Definición: La ley sueca define desde 1987 el concepto de MUERTE como el estado en el que la actividad del cerebro cesa totalmente de forma irreversible. La muerte cerebral es la muerte de la persona. La comprobación de la muerte cerebral se verifica principalmente por vía indirecta, mediante la constatación del cese de la respiración y de los latidos del corazón.

Constatación de la muerte:

Ausencia de pulso palpable en la A. carótida, A. radial, A. inguinal.

Ausencia de latidos en la exploración.

Ausencia de respiración en la auscultación.

Ausencia de movimientos torácicos.

Cese de reflejos pupilares.

Córnea pálida, sin brillo, gris.

Más claro que el agua. O no. Apagué el ordenador. Jugueteé con un mechón de pelo entre los dedos mientras mordisqueaba el lápiz. Reflexioné un momento antes de pasar al segundo punto.

2. Asesinar sin que te descubran.

Miré el cuaderno y tragué saliva. Sentí que cada vez me costaba más controlar la respiración. Me parecía que oía mi corazón.

No eran unos latidos rápidos.

Era un tren expreso.

Un coche de Fórmula 1.

Era mi corazón traspasando la barrera del sonido.

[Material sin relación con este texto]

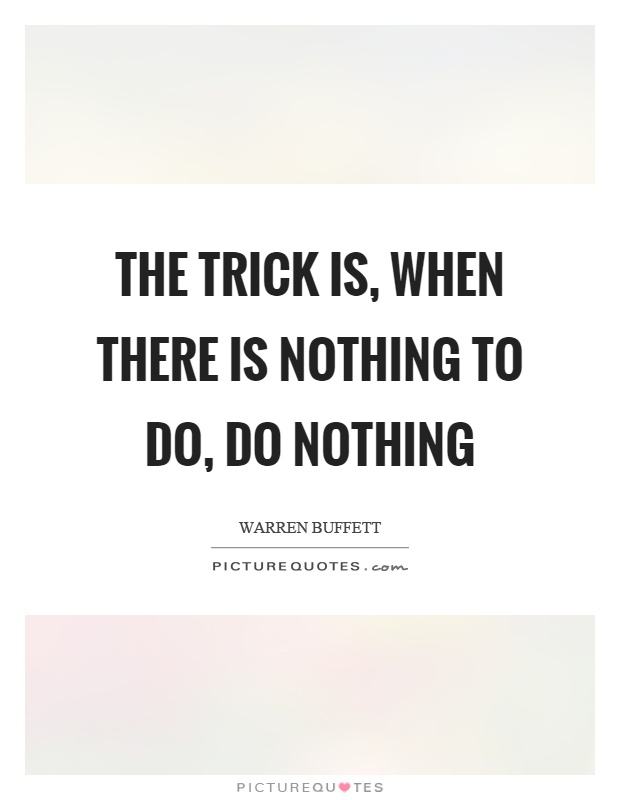The trick is, when there is nothing to do, do nothing Picture Quote #1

«Venga. Puedes hacerlo», dije en voz alta.

Cerré los ojos. Esperé hasta que mi respiración se hubo recuperado de su maratón de sentimientos y seguí escribiendo.

3. Evitar que alguien acabe en la cárcel por mi culpa.

4. Conseguir que sufra.

Me sentía sucia.

Miré lo que acababa de escribir y entonces comprendí cuánto odio debía haber dentro de mí, un odio que yo nunca había dejado aflorar.

Y por primera vez en mi vida dejé que saliera.

Lloré desconsoladamente mientras los pensamientos iban y venían a su antojo a través del tiempo. Hasta habitaciones en las que yo no quería entrar, lugares que no quería visitar. Hasta que me dormí, acurrucada en posición fetal en el sofá blanco, con las mejillas surcadas por las lágrimas resecas, el lápiz agarrado convulsivamente en la mano, el cuaderno a mi lado y la cabeza llena de imágenes de mi padre, destrozado.